*WHAT TO DO*
Turn the lines of the records below, from the one holding "Is the scattered" through the end of the records, both ends included, into a Markdown table with a "No." column for the row number and a "Text" column for the line. Skip blank lines and leave the pictures out.

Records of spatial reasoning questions
■ ■ ■
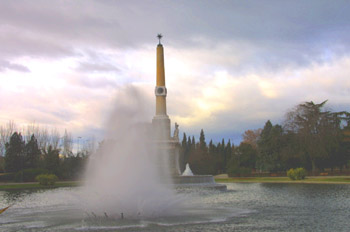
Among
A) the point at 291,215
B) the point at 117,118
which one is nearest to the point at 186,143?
the point at 117,118

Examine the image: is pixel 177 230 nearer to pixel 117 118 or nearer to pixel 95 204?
pixel 95 204

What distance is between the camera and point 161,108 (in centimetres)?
4519

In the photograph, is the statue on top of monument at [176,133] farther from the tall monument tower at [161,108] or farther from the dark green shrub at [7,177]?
the dark green shrub at [7,177]

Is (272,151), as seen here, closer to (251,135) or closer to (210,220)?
(251,135)

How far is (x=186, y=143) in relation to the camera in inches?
4035

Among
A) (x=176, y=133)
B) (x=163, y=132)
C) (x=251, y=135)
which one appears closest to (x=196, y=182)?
(x=163, y=132)

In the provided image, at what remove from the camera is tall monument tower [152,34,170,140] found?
44688 millimetres

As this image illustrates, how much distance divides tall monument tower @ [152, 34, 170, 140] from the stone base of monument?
9800mm

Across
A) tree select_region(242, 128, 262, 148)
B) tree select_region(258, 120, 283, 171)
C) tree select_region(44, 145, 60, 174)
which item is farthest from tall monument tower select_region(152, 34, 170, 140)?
tree select_region(242, 128, 262, 148)

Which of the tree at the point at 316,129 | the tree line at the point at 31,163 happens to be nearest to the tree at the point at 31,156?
the tree line at the point at 31,163

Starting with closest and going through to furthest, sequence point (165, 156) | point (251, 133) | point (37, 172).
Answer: point (165, 156)
point (37, 172)
point (251, 133)

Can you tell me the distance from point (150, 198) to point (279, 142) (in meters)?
48.6

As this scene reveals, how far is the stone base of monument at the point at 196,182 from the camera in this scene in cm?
3347

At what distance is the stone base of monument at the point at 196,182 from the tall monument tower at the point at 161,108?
9.80 metres
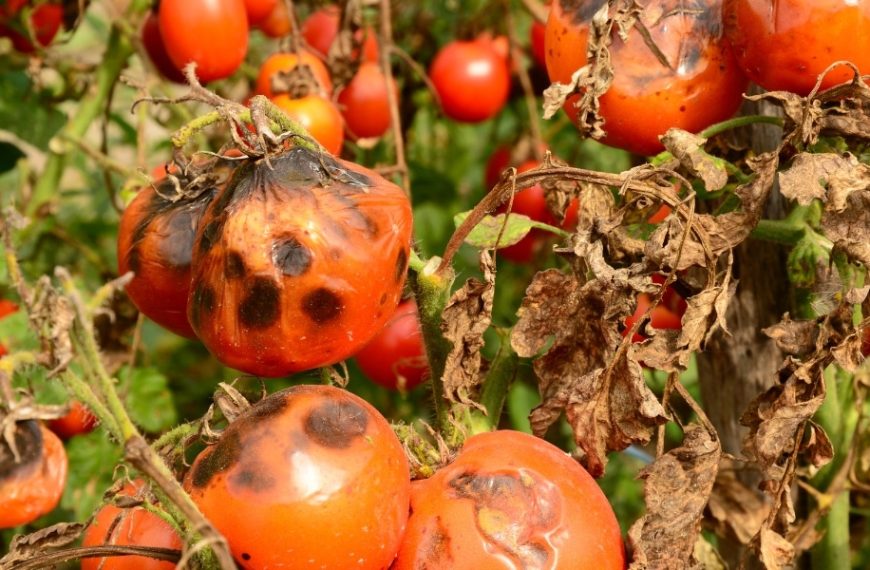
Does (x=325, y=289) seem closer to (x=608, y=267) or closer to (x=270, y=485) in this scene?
(x=270, y=485)

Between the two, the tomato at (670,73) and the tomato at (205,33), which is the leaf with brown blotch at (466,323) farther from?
the tomato at (205,33)

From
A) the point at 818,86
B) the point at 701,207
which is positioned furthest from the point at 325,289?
the point at 701,207

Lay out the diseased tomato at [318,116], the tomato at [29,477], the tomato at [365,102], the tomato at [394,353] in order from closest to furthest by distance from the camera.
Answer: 1. the tomato at [29,477]
2. the diseased tomato at [318,116]
3. the tomato at [394,353]
4. the tomato at [365,102]

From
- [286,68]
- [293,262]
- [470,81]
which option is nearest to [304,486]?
[293,262]

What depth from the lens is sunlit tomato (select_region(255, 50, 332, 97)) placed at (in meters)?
1.63

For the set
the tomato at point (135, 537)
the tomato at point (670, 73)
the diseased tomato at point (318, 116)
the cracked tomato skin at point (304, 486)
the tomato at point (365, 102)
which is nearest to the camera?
the cracked tomato skin at point (304, 486)

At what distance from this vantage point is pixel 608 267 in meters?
1.00

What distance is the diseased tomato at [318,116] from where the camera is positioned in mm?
1533

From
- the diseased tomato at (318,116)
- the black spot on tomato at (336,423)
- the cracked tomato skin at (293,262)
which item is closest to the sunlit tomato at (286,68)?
the diseased tomato at (318,116)

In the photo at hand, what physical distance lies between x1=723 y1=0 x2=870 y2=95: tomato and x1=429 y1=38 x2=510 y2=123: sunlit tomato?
1110 mm

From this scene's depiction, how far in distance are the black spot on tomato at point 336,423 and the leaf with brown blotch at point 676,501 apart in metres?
0.26

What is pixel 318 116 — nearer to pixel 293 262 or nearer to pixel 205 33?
pixel 205 33

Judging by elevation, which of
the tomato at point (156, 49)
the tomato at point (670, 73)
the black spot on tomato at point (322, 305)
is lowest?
the tomato at point (156, 49)

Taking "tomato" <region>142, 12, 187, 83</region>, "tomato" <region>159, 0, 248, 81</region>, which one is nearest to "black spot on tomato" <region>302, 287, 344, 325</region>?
"tomato" <region>159, 0, 248, 81</region>
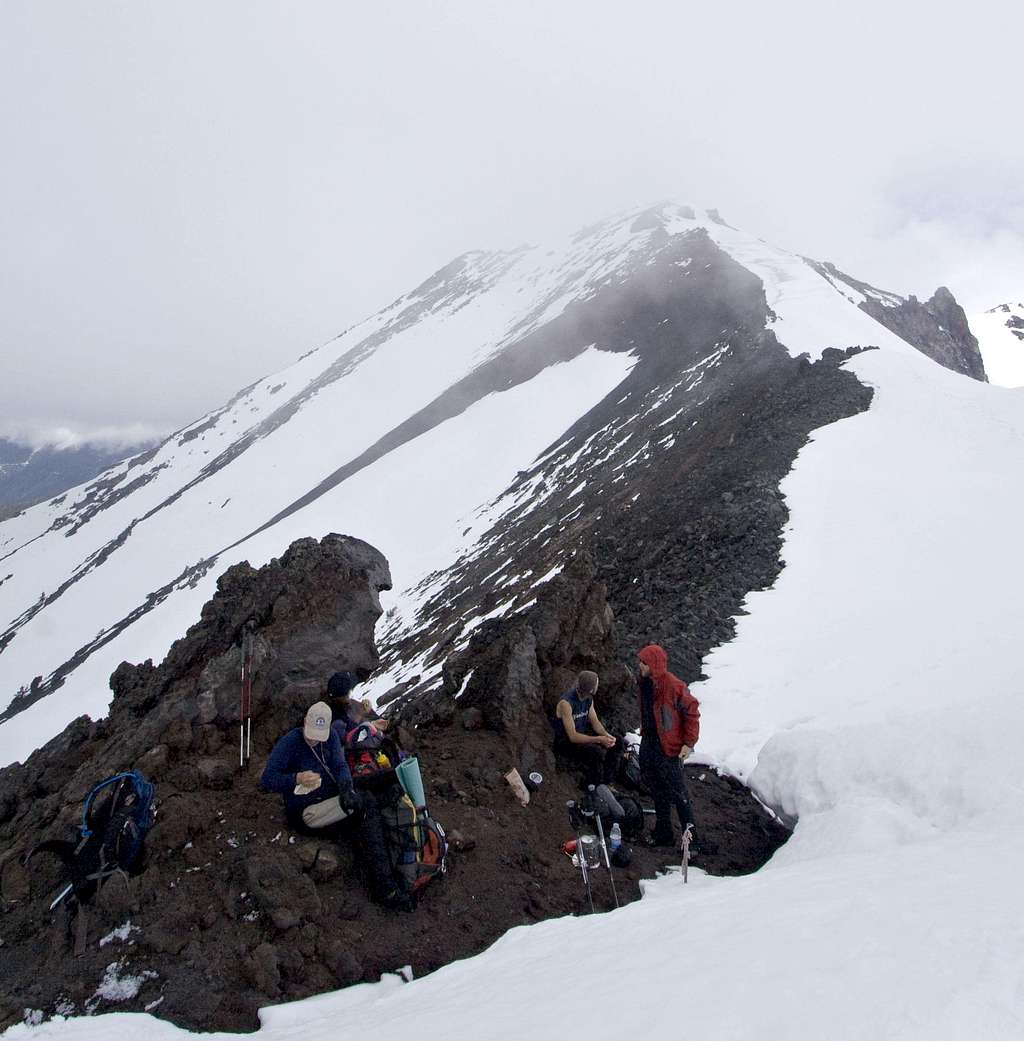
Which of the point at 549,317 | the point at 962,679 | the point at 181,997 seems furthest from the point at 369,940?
the point at 549,317

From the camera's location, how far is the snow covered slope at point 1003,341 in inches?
2810

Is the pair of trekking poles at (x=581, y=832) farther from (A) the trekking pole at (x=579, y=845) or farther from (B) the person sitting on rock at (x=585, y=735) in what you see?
(B) the person sitting on rock at (x=585, y=735)

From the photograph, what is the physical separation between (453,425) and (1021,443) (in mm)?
39955

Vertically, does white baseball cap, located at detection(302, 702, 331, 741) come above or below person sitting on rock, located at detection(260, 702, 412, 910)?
above

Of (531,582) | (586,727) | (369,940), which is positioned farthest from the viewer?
(531,582)

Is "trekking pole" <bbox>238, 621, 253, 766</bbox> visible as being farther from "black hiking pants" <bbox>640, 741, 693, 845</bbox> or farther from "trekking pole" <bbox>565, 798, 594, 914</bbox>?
"black hiking pants" <bbox>640, 741, 693, 845</bbox>

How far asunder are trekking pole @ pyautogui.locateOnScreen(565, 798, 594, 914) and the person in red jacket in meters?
0.72

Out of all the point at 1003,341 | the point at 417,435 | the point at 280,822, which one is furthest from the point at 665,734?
the point at 1003,341

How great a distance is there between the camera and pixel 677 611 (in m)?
12.5

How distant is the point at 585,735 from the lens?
273 inches

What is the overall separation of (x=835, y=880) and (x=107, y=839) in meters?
4.79

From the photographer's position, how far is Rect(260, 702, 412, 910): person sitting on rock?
5172 mm

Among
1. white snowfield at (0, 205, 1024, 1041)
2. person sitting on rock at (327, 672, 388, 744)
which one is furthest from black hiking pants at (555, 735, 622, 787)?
person sitting on rock at (327, 672, 388, 744)

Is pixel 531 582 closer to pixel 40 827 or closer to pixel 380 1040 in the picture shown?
pixel 40 827
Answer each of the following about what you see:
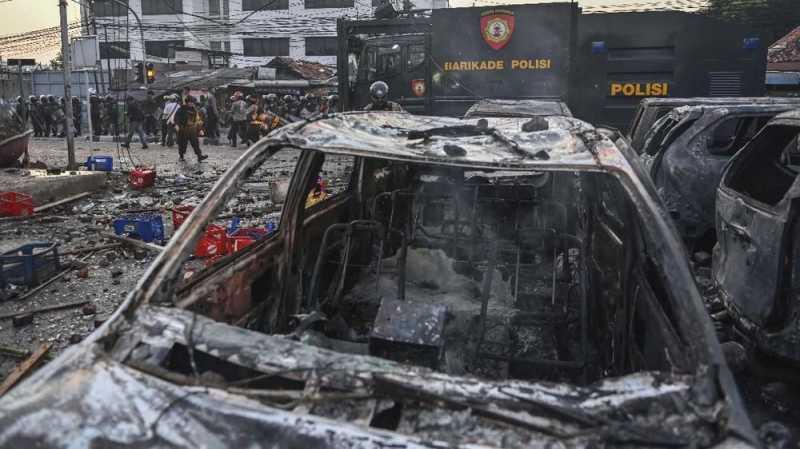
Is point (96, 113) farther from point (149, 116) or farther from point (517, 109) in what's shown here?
point (517, 109)

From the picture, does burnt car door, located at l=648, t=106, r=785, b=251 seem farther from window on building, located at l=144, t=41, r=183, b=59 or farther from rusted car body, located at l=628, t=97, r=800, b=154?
window on building, located at l=144, t=41, r=183, b=59

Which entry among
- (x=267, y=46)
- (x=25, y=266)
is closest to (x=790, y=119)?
(x=25, y=266)

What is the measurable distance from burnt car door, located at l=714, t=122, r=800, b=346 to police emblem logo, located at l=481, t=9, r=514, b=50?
6.57 meters

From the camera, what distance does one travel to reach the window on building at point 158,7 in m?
48.2

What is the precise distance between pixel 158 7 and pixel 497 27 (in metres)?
46.0

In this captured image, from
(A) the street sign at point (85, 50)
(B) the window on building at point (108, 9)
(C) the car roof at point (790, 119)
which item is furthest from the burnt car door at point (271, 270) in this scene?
(B) the window on building at point (108, 9)

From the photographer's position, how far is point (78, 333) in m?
4.62

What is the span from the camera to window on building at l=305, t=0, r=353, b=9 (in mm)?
43844

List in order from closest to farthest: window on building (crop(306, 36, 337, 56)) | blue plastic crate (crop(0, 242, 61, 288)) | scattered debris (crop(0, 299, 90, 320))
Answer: scattered debris (crop(0, 299, 90, 320))
blue plastic crate (crop(0, 242, 61, 288))
window on building (crop(306, 36, 337, 56))

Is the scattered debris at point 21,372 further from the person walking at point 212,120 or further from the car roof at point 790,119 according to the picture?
the person walking at point 212,120

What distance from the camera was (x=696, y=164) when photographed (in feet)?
19.9

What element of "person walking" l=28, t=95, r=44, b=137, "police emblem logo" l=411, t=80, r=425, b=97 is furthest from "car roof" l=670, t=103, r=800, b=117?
"person walking" l=28, t=95, r=44, b=137

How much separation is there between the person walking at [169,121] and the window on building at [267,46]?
2807 cm

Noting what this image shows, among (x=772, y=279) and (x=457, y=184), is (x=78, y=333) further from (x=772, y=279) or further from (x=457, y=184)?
(x=772, y=279)
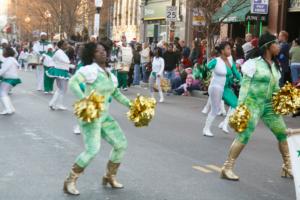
■ ■ ■
*FINISHED EXERCISE*
| No. | Text |
|---|---|
| 1 | Is the scattered debris at point 21,372 further from the person walking at point 212,120 or further from the car roof at point 790,119 according to the picture? |
| 2 | the person walking at point 212,120 |
| 3 | What distance from the camera was (x=696, y=164) when photographed (in feet)? |
| 4 | 19.9 |
| 5 | What element of "person walking" l=28, t=95, r=44, b=137, "police emblem logo" l=411, t=80, r=425, b=97 is furthest from "car roof" l=670, t=103, r=800, b=117? |
| 6 | "person walking" l=28, t=95, r=44, b=137 |
| 7 | How much separation is there between the person walking at [169,121] and the window on building at [267,46]? |
| 8 | 2807 cm |
| 9 | Noting what this image shows, among (x=772, y=279) and (x=457, y=184), is (x=78, y=333) further from (x=772, y=279) or further from (x=457, y=184)? |
| 10 | (x=772, y=279) |